Uncertainty and stochasticity are inherent to infectious disease systems. Quantifying this uncertainty and defining the range of plausible outcomes is essential to support decision-making and preparedness. Uncertainty can be incorporated into a model at several different points. There may be uncertainty in the input parameter values (e.g., population level immunity), or in the processes being modeled, or in the summary statistic reported from the model. Uncertainty in model output (e.g., forecasted hospitalization rates) is often reported using an interval range, which may be a confidence interval, credible interval, or prediction interval.
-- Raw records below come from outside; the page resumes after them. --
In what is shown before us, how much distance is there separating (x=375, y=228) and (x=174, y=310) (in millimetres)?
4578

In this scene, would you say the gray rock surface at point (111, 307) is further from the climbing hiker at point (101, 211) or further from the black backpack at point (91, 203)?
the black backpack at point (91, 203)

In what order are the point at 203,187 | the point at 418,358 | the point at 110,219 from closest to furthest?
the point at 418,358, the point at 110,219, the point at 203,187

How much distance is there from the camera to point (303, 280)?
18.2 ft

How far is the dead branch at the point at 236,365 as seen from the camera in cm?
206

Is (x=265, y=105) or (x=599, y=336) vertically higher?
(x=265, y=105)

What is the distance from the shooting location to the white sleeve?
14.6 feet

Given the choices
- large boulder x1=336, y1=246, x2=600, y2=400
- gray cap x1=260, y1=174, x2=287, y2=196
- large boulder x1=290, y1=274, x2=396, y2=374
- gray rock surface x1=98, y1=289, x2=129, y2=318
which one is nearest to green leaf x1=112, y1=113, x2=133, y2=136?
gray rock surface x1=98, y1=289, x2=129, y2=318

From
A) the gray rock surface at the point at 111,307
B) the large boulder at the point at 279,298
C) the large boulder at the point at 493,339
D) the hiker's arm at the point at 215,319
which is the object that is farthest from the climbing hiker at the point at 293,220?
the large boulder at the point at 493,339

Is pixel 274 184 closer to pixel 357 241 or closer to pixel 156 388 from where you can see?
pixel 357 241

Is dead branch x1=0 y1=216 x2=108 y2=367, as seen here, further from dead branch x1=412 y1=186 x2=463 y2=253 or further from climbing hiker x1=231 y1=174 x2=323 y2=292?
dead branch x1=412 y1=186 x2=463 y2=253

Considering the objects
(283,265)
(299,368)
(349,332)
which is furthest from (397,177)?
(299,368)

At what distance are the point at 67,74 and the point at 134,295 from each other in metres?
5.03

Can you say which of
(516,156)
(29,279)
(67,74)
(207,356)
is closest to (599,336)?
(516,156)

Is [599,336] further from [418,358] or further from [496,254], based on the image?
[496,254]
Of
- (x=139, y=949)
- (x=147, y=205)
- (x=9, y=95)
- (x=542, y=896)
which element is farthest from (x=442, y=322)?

While we are used to seeing confidence intervals given at the 95% interval, credible intervals and prediction intervals are sometimes reported at different levels, with 90%, 80% and 50% being most common. It is important to note which interval is being used when interpreting the uncertainty displayed in model results. When assessing a model, it is useful to look for: whether an appropriate uncertainty interval is reported, whether parameter uncertainty is appropriately included in the model (i.e., through using distributions for parameters rather than single values), and whether random variation is modeled in any way.
Is the model complexity appropriate for the resources and capacity available?

For those implementing models themselves as opposed to just evaluating and using them, resources and capacity also impact model choice. Models can range from extremely simple two-compartment models to highly complex agent-based models that incorporate multiple populations, demographic groups, immunity profiles, interventions and transmission rates. A simplified model is not always less accurate than a more complex model. Simpler models are easier to develop, implement and interpret quickly, and are often necessary for use at the beginning of new outbreaks, or in other scenarios where the speed of an analysis is most important. However, making these simplifications may lead modelers to miss key epidemiological or biological elements of the disease system. More complex models allow more sophisticated scenarios and “real-world” nuances to be taken into consideration, but come at a cost of higher computational resources, lower tractability, and higher technical capacity required of staff implementing and interpreting the model. In turn, they require more time to develop and test and cannot be rapidly built and implemented in response to an emerging outbreak. They also require more data to accurately parameterize.